Top of GIVEN RECORDS
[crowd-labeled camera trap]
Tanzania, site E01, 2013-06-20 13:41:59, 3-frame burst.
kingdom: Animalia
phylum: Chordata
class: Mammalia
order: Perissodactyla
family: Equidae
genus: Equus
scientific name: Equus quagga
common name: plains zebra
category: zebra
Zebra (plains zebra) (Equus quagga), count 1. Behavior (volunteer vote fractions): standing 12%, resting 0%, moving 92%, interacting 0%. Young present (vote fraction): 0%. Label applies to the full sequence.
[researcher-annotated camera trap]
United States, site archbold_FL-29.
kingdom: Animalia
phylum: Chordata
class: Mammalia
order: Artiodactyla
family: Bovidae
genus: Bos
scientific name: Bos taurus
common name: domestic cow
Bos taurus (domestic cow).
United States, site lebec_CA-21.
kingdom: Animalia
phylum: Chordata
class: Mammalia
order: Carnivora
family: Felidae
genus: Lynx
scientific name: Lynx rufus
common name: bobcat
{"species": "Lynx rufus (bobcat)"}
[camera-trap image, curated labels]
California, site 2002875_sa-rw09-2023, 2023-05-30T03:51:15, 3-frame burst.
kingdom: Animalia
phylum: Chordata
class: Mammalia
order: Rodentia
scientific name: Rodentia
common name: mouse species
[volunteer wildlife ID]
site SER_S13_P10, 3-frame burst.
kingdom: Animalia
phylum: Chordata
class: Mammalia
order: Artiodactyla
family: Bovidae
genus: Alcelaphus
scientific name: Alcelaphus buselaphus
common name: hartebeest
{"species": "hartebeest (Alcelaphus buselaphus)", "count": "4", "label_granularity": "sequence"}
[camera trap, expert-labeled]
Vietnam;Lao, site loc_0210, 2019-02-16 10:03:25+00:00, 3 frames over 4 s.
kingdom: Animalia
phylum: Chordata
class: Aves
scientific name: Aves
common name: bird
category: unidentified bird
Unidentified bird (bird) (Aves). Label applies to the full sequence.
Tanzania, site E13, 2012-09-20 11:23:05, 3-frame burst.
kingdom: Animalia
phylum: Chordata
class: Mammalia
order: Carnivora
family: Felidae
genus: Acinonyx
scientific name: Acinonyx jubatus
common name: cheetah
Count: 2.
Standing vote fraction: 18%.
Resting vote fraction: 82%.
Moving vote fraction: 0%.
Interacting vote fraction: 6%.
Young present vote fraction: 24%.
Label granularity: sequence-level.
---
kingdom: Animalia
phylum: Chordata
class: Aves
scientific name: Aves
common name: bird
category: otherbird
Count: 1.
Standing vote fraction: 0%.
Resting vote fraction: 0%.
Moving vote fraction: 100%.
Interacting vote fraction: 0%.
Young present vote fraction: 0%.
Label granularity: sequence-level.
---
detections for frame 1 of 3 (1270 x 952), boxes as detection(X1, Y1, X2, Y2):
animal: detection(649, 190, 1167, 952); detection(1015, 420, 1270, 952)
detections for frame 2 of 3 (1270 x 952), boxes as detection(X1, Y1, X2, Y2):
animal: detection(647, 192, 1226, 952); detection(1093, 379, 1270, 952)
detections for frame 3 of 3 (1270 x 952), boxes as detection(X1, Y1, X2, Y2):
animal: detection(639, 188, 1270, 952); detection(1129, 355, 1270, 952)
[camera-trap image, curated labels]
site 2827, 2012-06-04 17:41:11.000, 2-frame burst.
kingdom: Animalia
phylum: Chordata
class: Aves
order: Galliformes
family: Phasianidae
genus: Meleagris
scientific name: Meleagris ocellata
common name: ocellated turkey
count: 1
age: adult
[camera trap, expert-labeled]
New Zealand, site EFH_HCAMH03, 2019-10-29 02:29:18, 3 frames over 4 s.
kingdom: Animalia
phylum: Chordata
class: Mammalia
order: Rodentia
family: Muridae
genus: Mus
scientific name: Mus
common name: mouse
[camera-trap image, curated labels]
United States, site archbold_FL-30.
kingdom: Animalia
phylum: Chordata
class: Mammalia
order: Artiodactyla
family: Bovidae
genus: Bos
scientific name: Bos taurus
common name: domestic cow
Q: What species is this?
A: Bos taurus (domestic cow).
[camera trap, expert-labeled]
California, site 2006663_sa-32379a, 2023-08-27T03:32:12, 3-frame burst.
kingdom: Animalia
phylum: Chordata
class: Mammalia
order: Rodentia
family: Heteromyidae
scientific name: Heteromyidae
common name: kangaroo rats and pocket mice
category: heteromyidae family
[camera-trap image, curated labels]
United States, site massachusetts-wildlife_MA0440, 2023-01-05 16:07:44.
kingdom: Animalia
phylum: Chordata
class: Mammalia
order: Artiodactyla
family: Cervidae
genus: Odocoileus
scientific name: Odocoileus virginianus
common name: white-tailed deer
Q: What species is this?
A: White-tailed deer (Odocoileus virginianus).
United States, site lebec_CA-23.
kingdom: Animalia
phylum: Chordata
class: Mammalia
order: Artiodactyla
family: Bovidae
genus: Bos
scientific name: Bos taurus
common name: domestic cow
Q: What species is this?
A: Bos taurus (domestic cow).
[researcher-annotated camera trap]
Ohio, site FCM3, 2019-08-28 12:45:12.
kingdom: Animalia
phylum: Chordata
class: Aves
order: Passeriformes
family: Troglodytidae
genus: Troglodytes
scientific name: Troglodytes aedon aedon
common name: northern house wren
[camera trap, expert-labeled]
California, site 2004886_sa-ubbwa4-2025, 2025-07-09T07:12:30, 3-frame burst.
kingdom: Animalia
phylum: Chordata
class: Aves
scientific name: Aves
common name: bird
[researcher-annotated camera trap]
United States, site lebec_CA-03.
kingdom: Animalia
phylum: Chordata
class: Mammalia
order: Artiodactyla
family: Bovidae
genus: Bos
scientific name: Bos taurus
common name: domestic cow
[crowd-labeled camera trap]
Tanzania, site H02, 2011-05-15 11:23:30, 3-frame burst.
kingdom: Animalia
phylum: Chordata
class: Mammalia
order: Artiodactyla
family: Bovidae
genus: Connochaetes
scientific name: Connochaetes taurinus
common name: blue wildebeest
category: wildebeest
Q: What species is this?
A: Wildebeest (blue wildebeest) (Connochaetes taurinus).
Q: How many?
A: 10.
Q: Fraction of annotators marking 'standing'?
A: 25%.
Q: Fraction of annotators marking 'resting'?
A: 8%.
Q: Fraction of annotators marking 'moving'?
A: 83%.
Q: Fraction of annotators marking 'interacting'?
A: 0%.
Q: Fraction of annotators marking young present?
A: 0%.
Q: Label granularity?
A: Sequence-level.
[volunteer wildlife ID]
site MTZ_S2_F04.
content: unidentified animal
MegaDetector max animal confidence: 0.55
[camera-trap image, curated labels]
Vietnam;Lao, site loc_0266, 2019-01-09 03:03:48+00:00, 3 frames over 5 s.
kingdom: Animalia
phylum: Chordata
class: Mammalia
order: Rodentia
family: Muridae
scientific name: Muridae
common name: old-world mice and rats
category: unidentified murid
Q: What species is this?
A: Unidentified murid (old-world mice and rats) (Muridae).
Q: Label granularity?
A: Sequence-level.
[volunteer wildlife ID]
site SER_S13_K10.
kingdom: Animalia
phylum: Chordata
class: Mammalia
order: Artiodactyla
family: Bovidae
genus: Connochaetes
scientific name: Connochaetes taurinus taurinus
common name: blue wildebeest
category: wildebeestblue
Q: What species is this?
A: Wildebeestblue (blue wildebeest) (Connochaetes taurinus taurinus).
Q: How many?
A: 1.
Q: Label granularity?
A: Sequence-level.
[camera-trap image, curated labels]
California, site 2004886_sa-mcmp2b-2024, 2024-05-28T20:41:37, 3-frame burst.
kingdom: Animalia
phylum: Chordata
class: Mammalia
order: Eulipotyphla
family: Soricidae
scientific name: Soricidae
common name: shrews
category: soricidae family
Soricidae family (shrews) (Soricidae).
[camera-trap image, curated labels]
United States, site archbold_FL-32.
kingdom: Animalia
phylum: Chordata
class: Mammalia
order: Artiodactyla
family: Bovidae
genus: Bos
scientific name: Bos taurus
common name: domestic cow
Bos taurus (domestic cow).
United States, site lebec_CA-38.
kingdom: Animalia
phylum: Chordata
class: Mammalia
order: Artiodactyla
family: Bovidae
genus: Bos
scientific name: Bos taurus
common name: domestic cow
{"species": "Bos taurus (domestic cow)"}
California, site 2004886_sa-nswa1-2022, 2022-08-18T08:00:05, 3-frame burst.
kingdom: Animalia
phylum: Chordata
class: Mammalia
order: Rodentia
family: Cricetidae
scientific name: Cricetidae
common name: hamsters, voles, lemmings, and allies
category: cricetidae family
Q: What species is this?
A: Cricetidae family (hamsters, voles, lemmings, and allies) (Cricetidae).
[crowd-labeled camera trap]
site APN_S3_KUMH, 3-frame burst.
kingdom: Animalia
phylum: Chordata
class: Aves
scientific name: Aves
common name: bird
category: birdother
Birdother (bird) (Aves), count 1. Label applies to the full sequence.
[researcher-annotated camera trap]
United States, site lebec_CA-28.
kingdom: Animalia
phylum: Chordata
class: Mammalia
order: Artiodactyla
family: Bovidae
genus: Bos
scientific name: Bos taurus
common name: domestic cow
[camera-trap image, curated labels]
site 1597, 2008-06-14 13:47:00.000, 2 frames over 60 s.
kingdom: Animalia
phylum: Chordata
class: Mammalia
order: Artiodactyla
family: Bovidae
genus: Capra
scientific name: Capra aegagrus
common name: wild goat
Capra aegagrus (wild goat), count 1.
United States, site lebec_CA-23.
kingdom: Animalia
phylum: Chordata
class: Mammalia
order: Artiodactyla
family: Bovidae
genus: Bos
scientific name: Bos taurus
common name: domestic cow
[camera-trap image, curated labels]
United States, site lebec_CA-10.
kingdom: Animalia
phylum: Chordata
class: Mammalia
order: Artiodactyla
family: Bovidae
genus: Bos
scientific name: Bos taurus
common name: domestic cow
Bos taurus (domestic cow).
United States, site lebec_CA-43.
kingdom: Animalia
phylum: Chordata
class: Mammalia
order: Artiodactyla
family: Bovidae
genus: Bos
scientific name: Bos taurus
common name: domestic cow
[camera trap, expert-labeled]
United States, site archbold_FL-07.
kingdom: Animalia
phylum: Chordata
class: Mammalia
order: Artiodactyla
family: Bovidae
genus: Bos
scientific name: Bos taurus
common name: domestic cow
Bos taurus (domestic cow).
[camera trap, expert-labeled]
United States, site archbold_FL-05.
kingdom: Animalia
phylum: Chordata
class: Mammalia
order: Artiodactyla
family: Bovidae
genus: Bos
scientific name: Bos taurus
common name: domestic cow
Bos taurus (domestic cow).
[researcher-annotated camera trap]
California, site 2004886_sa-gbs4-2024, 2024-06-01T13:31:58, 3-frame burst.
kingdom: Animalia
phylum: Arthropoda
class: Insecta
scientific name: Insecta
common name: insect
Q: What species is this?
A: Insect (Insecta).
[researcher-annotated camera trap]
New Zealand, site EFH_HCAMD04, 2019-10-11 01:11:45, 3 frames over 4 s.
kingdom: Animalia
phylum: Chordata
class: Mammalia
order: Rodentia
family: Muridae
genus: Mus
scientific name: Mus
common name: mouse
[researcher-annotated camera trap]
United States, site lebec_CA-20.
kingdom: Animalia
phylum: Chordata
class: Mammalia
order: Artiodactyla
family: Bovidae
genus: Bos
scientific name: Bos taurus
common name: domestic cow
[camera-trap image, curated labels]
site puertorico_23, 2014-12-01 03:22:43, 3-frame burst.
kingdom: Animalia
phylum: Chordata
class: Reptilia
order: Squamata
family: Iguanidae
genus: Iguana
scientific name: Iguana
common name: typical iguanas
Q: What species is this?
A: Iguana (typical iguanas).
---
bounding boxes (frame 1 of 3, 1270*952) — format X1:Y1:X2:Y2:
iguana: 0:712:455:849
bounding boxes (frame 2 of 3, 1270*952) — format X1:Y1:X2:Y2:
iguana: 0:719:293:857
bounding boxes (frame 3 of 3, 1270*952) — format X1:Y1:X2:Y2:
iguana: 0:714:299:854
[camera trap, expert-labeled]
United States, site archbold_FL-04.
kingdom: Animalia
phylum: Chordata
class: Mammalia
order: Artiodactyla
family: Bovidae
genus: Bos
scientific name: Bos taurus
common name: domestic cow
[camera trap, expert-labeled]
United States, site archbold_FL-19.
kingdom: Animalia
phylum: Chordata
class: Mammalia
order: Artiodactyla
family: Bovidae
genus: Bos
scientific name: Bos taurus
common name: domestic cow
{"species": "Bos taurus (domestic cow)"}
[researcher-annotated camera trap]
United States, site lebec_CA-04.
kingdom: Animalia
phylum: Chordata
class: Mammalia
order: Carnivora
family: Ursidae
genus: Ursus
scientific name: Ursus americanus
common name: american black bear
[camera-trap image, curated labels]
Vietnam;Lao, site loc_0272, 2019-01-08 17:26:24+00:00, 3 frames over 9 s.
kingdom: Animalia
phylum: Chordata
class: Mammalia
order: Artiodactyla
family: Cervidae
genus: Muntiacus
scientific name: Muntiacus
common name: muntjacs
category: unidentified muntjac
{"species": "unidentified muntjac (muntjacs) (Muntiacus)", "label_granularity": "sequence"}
Bottom of GIVEN RECORDS
■ WHAT THE EXERCISE ASKS: Copy out each line of the data containing the string "Tanzania".

■ EXPECTED ANSWER:
Tanzania, site E01, 2013-06-20 13:41:59, 3-frame burst.
Tanzania, site E13, 2012-09-20 11:23:05, 3-frame burst.
Tanzania, site H02, 2011-05-15 11:23:30, 3-frame burst.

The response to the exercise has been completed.